The more interesting question is, whether there is a single right answer, given a particular set of circumstances. In other words, if John d’Eau explained his threat model precisely, would all of the gurus agree on what he should do? Or is there still uncertainty about the best way just because this is an evolving art? Or is a lot of this up to personal preferences, and we’d end up having a “religious” argument?


Like everything in life, “it depends”. Does having additional pieces of software installed in a Qube that isn’t running cause your attack surface to increase? Probably not in a way that matters. Exploit development is pretty involved these days and I can’t think of an initial attack on a normal Linux system where having X software installed, but not used matters. I guess there could be a really basic bug in the software you’re using which allows them to execute arbitrary commands locally? In that case, sure those commands not being there would cause the attack to fail. ofc, I’m not sure that the software you’re avoiding installing would be on that list.

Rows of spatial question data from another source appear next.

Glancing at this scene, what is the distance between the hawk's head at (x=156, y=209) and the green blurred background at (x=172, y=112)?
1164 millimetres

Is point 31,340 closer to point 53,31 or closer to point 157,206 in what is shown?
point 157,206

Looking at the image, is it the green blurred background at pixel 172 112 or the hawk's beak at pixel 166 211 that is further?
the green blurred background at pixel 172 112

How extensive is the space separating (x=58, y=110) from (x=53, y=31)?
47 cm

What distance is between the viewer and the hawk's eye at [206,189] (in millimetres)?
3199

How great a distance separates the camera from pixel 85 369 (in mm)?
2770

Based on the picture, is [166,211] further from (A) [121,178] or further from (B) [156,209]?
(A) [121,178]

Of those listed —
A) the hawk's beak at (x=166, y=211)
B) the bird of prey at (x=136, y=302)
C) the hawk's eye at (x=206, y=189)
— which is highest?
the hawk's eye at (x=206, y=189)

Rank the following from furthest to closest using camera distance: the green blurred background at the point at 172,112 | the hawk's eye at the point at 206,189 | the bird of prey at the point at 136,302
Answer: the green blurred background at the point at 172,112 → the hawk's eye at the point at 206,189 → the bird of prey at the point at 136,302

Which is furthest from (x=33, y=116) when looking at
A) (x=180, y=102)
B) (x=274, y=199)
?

That said, I use a number of templates and only install the software I need for that specific template into it. I do this using salt, so it’s easy to maintain and I don’t give it much thought once I set it up.

I also use the fedora minimum base template for everything. This choice is due to resource utilization and not for any security benefit. I’m not a big fan of having software running/taking up disk space when I don’t need it.

Edit: I reread the OP again. I’d say this is more a user experience thing? This can all be done relatively easily using salt, but that requires you to learn both salt and how to manage qubes with salt. Perhaps we need something between salt and hand-managed templates.

I would say this is it:

Before I started using salt, I created bash scripts. I would:

  1. Create the TemplateVM (by cloning another template VM),
  2. Copy the script onto it, then
  3. qvm-run the script from dom0. The new TemplateVM would then run the script, configuring itself.

The process of cloning, copying the script to the VM, then qvm-running the script could itself be automated in another script. But the point is, that setup script should give the same result every time you run it, with very little to be done manually; you can edit it when you decide to remove/add other things to that template, then rerun the process. In some cases you can probably skip step 1 (e.g., adding one more package to the script).